Debugging the USB enumeration

link

As I couldn’t directly compare the descriptor parsing code between the ESP32-S3 and my PC I;ve chosen to sniff the USB communication between the ESP chip and the dongle. To do that I’ve flashed pico_usb_sniffer on my Raspberry Pi Pico, and jerry-rigged this setup:

The setup for sniffing the USB communication
The setup for sniffing the USB communication

I’ve hooked the D+ and D- pins of the ESP32-S3 and connected them to the Pico runningg the sniffer. By using the Python script included in the repository I’ve saved a capture of the enumeration process. After that I’ve opened it in WIreshark to inspect it. This was the result:

The capture open in Wireshark
The capture open in Wireshark

It turns out it’s not the Espressif’s code at fault here. Instead it seems that the dongle has just broken USB 1.1 support, even though it in theory could transmit a low-resolution, low-framerate video stream over USB 1.1. This prohibits it from being used with the ESP32-S3.

What can be done?

link

After that I opened the dongle and took a look inside:

The PCB of the dongle. It has the marking "SFX_HDMI_VC_1.6" and a large heat-sinked chip.
The PCB of the dongle. It has the marking "SFX_HDMI_VC_1.6" and a large heat-sinked chip.

As I didn’t want to remove the heat-sink from the chip, I’ve googled the marking on the board and discovered that it contains the MS2109 from MacroSilicon. In theory it should support USB 1.1, as even it’s website says it’s “Compatible with USB1.1 mode”.

□ □ □ □

*YOUR TASKS*:
[1] Answer these from the text on debugging USB enumeration, one line per answer:
(a) Which board did the sniffer firmware run on?
(b) What program was used to inspect the saved capture?
(c) Which chip does the dongle contain, according to the search on its board marking?
[2] Pick up the text on debugging USB enumeration after its final sentence and write one or two more paragraphs.

*DATA PROVIDED*:
□ □ □ □

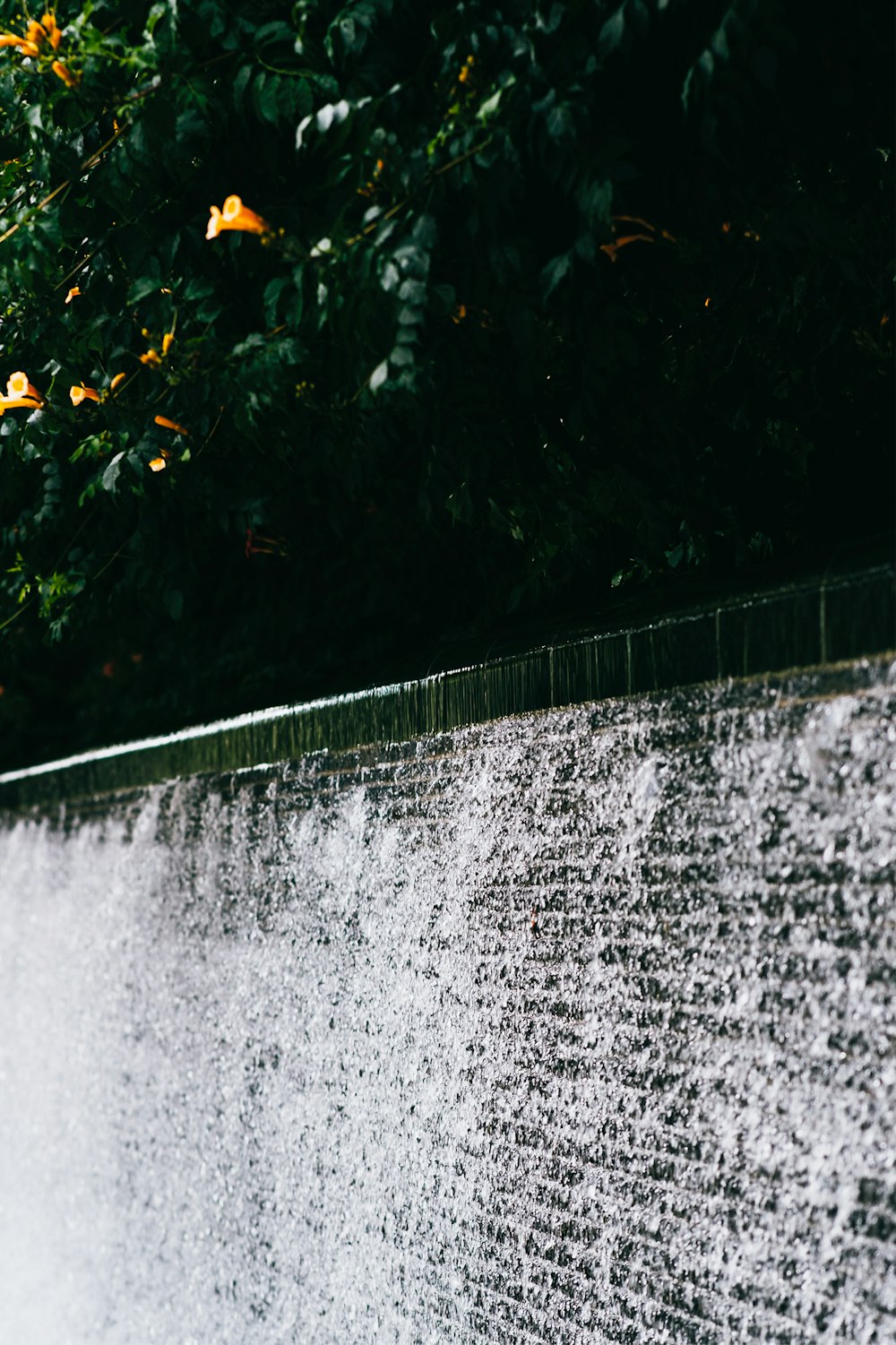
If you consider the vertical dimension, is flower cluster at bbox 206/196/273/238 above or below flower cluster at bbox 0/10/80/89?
below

□ □ □ □

*RESPONSES TO THE EXERCISE*:
[1]
(a) A Raspberry Pi Pico, flashed with pico_usb_sniffer.
(b) Wireshark.
(c) The MS2109 from MacroSilicon.

[2]
What is promising is that, the brochure mentions the use of an EEPROM to store some configuration (and possibly code for the built-in MCU). As seen on the previous photo, by dongle appears to have a the AT24C08D - an 8Kbit (1 KiB) EEPROM from Microchip.

Functional block diagram of the MS2109
Functional block diagram of the MS2109

I would imagine that probably the USB descriptors will be one thing that can be configured in the EEPROM, since it would be the first thing OEMs would want to change. I haven’t gotten to de-soldering and reading the EEPROM yet, but I have found this repository: https://github.com/BertoldVdb/ms-tools

It contains a tool for talking to the MS2109 over a HID interface and even executing code on it to dump the ROM and EEPROM. Maybe it could be used to fix the USB descriptors on the dongle. I’ll update this post if I get to it.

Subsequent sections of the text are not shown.